[137] Ces initiales doivent cacher le nom de Jean Guillaume, alors bourreau de Paris. Il est déjà nommé, et en toutes lettres, dans la Chasse aux larrons (pag. 47), dans les Quas-tu veu de la cour et Advis à M. de Luynes, sur les libelles diffamatoires. (Recueil des pièces les plus curieuses, etc., p. 45, 31.)
[138] Cette commère a raison. Lorsqu'en 1624 cette recherche des financiers, si long-temps menaçante, eut été décrétée et la chambre de justice instituée, à l'instigation de Richelieu et de la reine-mère, on se contenta de sévir contre La Vieuville, le surintendant, et contre Beaumarchais, son beau-père, qui, on le prouva, s'étoit enrichi de dix millions depuis les quelques années qu'il étoit trésorier de l'Epargne. La Vieuville fut mis en prison au château d'Amboise, et Beaumarchais pendu en effigie. Justice étant ainsi faite des deux hommes contre lesquels la mesure avoit surtout été prise, le roi se fit bien supplier par les femmes, enfants, parents, de ceux que l'arrêt de la chambre rendu le 25 janvier 1625 avoit frappés; puis il rendit, au mois de mai de la même année, un édit portant révocation de la chambre de justice, avec une abolition pour les gens de finances, à la charge de payer les taxes auxquelles ils pourroient être condamnés par le conseil. Cette recherche n'en fit pas moins rentrer dans les coffres du roi dix millions huit cent mille livres. Mémoires de l'abbé d'Artigny, t. 5, p. 57-58.
[139] Var., éd. orig.: si cher.
[140] Tous les gens de justice, du plus grand au plus petit, vouloient leur pot-de-vin, leur pour-boire, leur tour de bâton.
| Il faut aller caresser un greffier, |
| Il faut flatter un clerc gratte-papier, |
| Faut honorer, à longue bonnetade, |
| Son advocat, soit ou ne soit maussade; |
| Faut cottoyer un sergent serre-argent, |
| Afin qu'il soit un peu plus diligent; |
| Aux moindres clercs il faut payer à boire. |
| (La Mort de Procez, Paris, 1634, in-12, p. 17.) |
[141] Var. du Recueil général: On le faict monter à ce que...
[142] Recueil général des rencontres, questions, demandes, et autres œuvres tabariniques, petit volume in-12 paru en 1622, c'est-à-dire de manière à être encore dans sa pleine nouveauté quand fut imprimé ce troisième Caquet.
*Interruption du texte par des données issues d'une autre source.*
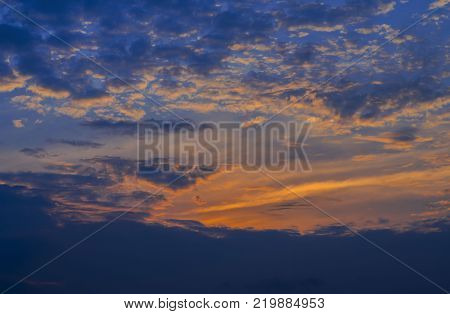 dramatic sky of sunset in the evening behind rain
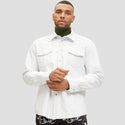 Man wearing a white shirt and green turtleneck against a plain background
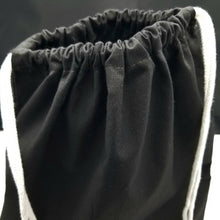 Load image into Gallery viewer, The top of the drawstring bag. The bag is black with white string handles.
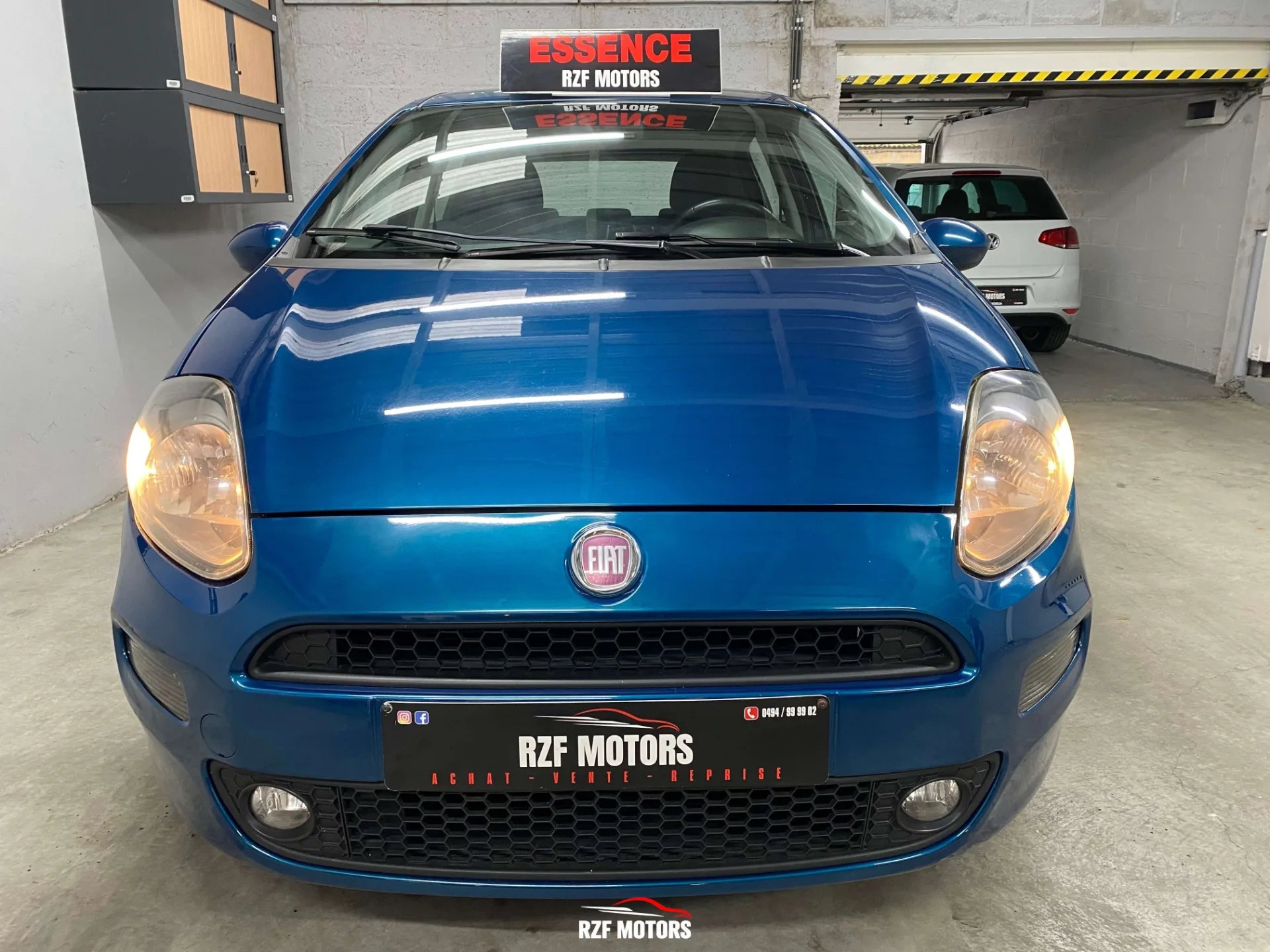 Vue 2 — Véhicule d’occasion Fiat Punto Sport 2012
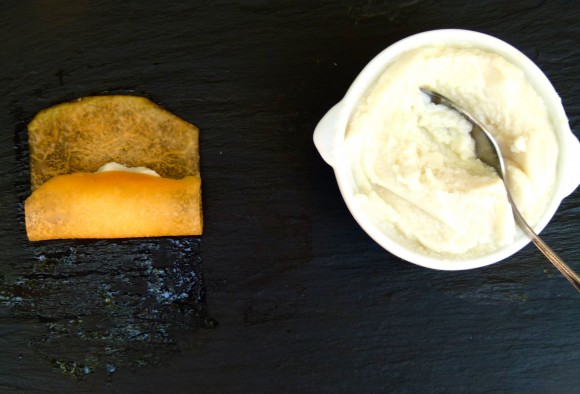 sliced cantaloupe and ricotta cheese filling rolling up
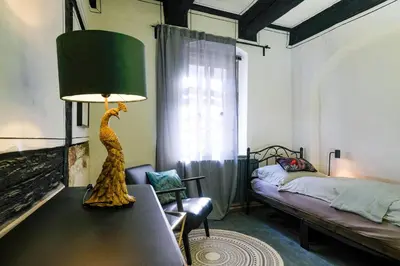 Ein Bett oder Betten in einem Zimmer der Unterkunft Renaissance Fachwerkhaus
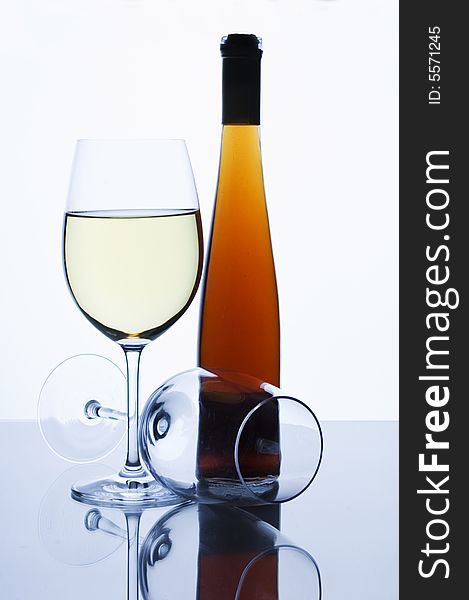 Two glasses and wine bottle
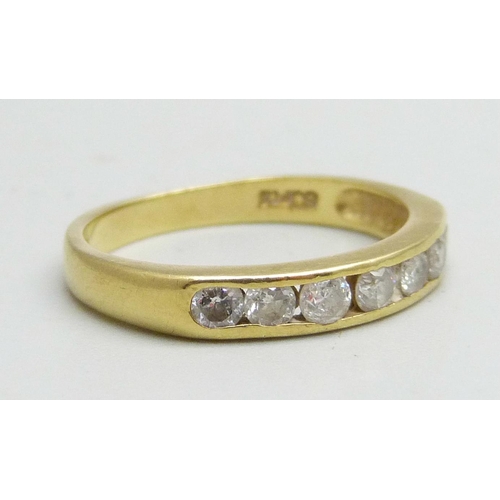 1020 - An 18ct gold channel set diamond ring, 0.5ct diamond weight, 2.8g, M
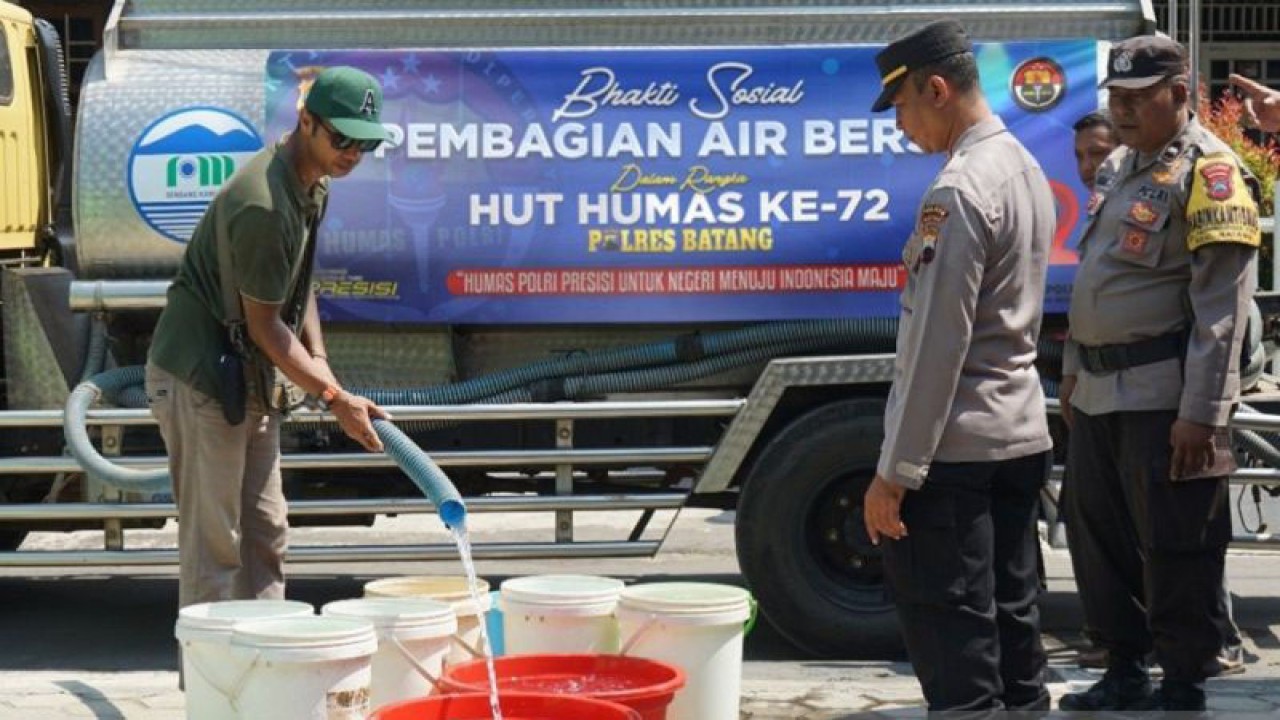 Kepala Seksi Humas Polres Batang AKP Busono (kanan) sedang membantu menyalurkan air bersih pada warga terdampak kekeringan di Kelurahan Proyonangan, Batang, Rabu (4/10/2023). (ANTARA/Kutnadi)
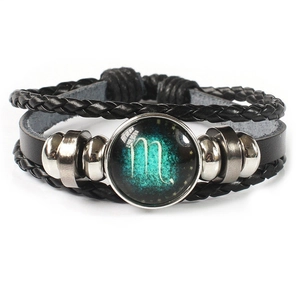 Detail view of multi-layer Scorpio leather bracelet with glowing glass cabochon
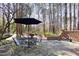 Outdoor patio with table and chairs with a black umbrella with woods in the background at 3508 Cambridge Rd, Durham, NC 27707
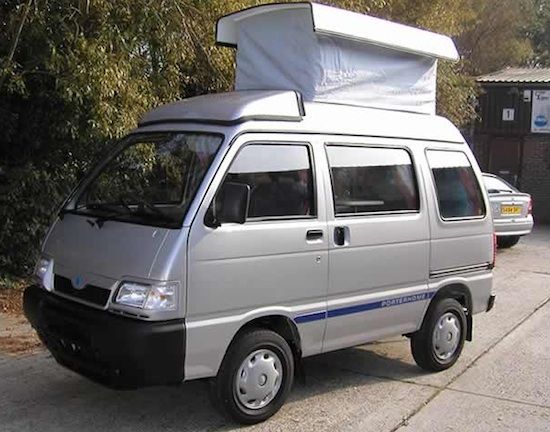 a silver van parked on the side of a road with a white roof top over it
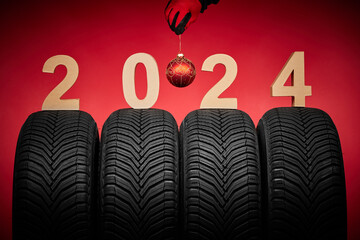 Winter car tires and man hand in red gloves hold christmas tree ball, 2024 happy new year background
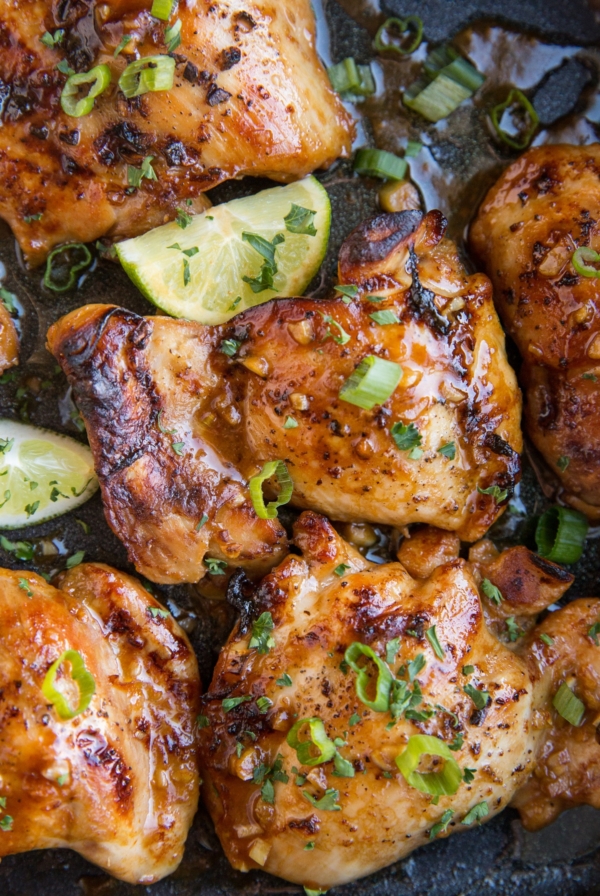 Close up image of Asian Boneless Baked Chicken Thighs with green onion sprinkled on top and some limes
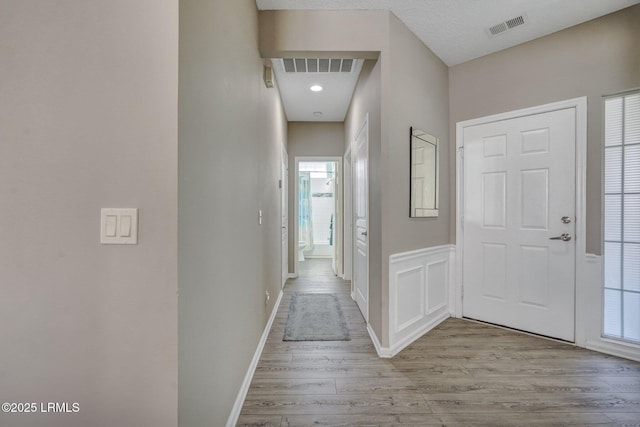 hallway with light wood-style floors, visible vents, a decorative wall, and a wainscoted wall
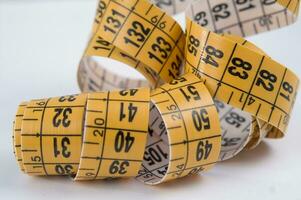 a close up of a measuring tape with numbers photo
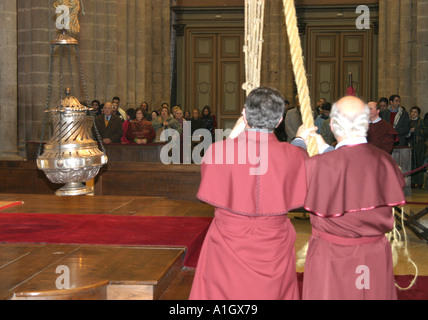 Two priests pulling up a smoking Botafumeiro in the Cathedral of Santiago de Compostela Stock Photo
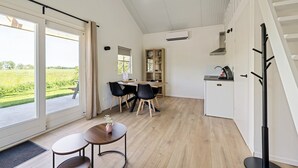 A modern kitchen with a dining area, a built-in bookshelf, and a view of a green field.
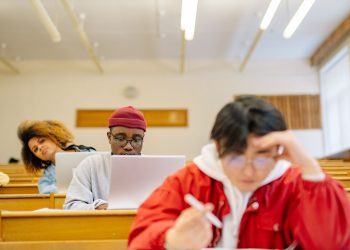 Diverse group of college students focused on studying in a university classroom setting.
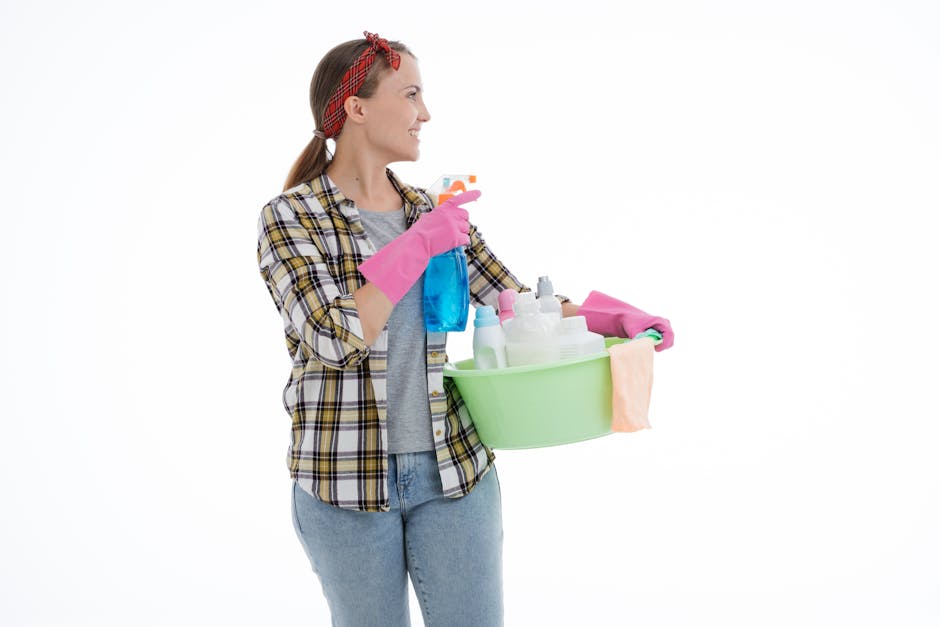 A woman with light skin and long brown hair, wearing a red headband, a plaid shirt, and jeans, is holding a green plastic basin filled with various cleaning supplies including spray bottles, cloths, and a sponge. She is also holding a blue spray bottle and a pink cloth, with a cheerful expression on her face, standing against a plain white background. This image represents surface cleaning and sanitisation, highlighting the tools and materials used in domestic cleaning, as part of the services offered by Hounslow Cleaner in their guide on high street domestic cleaning tips.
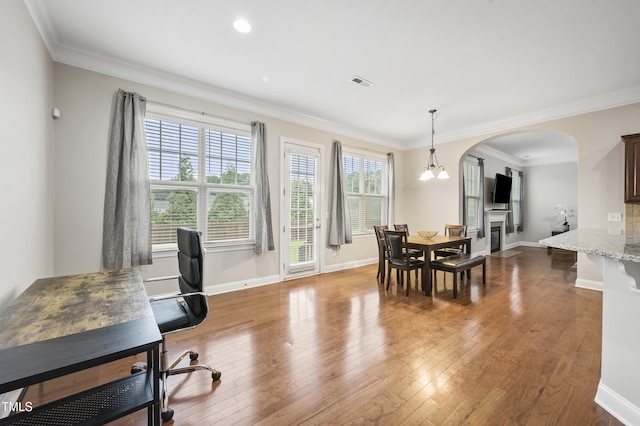 1204 Chapanoke Rd, Raleigh, NC 27603 - dining area featuring arched walkways, hardwood / wood-style floors, and ornamental molding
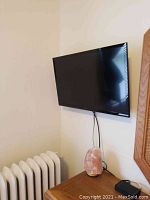 Wall-mounted Insignia 32-inch TV above dresser with power cable visible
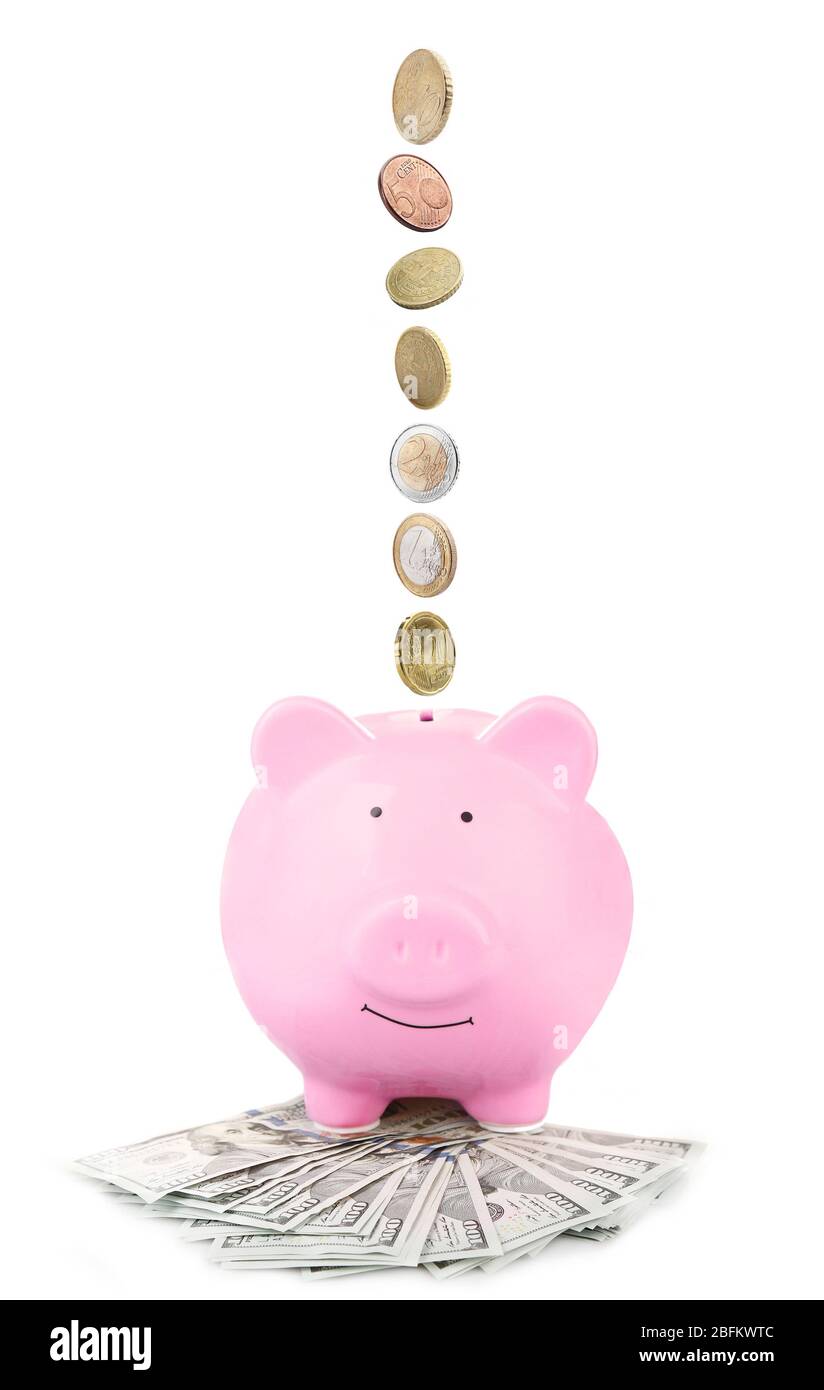 Pink piggy bank with coins falling into slot isolated on white Stock ...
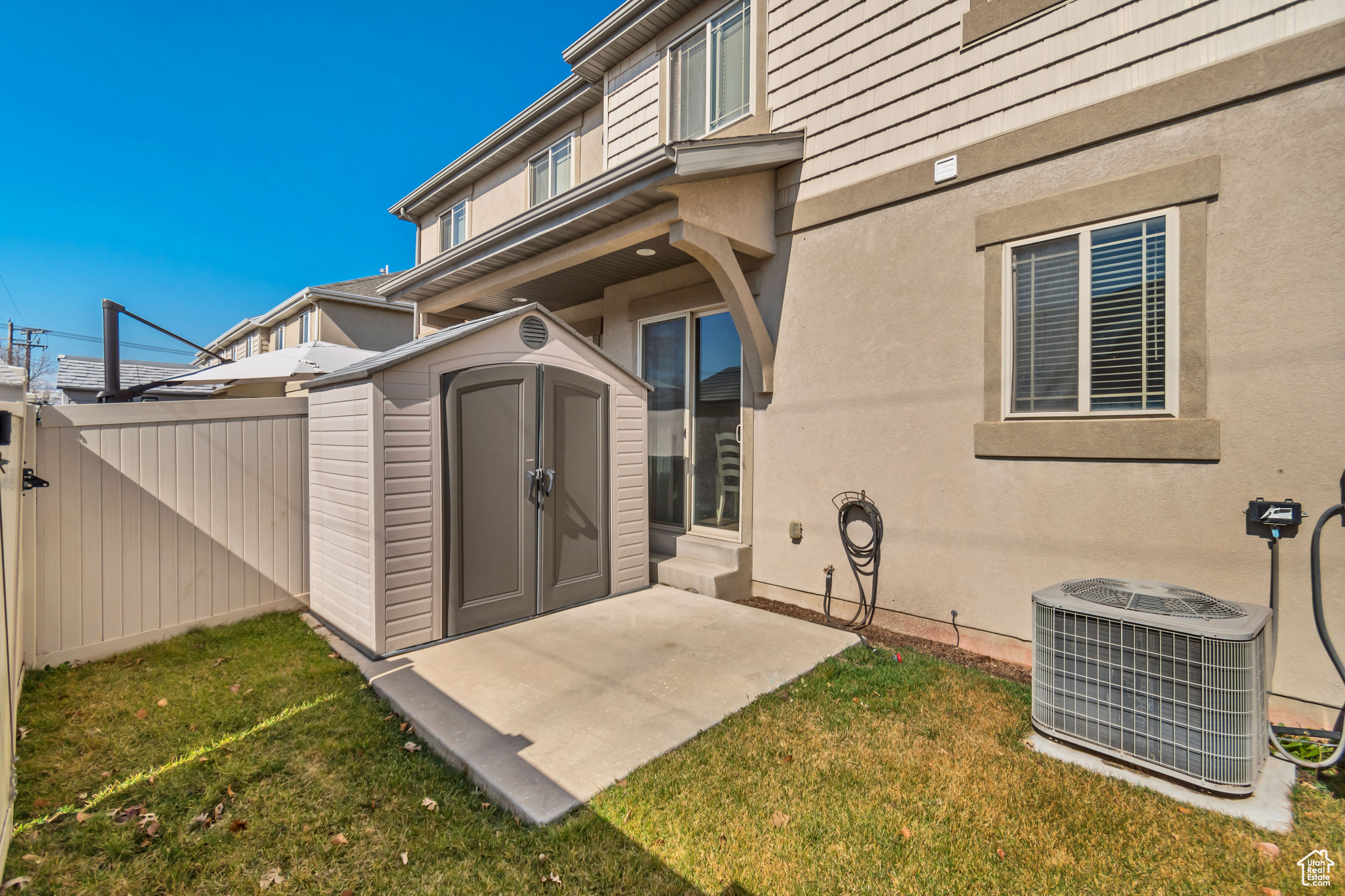 Rear view of house featuring fence, a shed, central AC unit, and stucco siding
[143] Il paroît toutefois que c'étoit moins l'éloquence de Mondor que les lazzis de son valet Tabarin qui faisoit la fortune de leur échafaud de la place Dauphine. «Tabarin proffite plus avec deux ou trois questions bouffonnes et devineries de merde ou de la chouserie que ne fait son maistre avec tout son: «Questo e un remedio santo per sanare tutti gli morbi.» Les Essais de Mathurine (s. l. n. d.), p. 4.
[144] Var., éd. orig.: la bonne mine de son clerc.
[145] En 1631, Mondor trônoit encore à la place Dauphine, mais sa bonne mine commençoit à baisser. Afin qu'il pût la relever et reprendre un peu de sa majesté première, voici ce qui fut stipulé à son intention dans le Testament de feu Gauthier Garguille, Paris, 1634, in-12, p. 10: «A mon oncle Mondor, afin qu'il ait plus de majesté en distribuant ses medicamens à ceux qui luy en demandent, et pour l'alliance qui est entre nous, je donne et lègue ma belle robbe dont je representois les rois dans la comedie. Et pour ma chaisne et ma medaille en façon d'or, j'ordonne qu'on les luy livrera à un prix raisonnable, en cas qu'il en ait affaire.»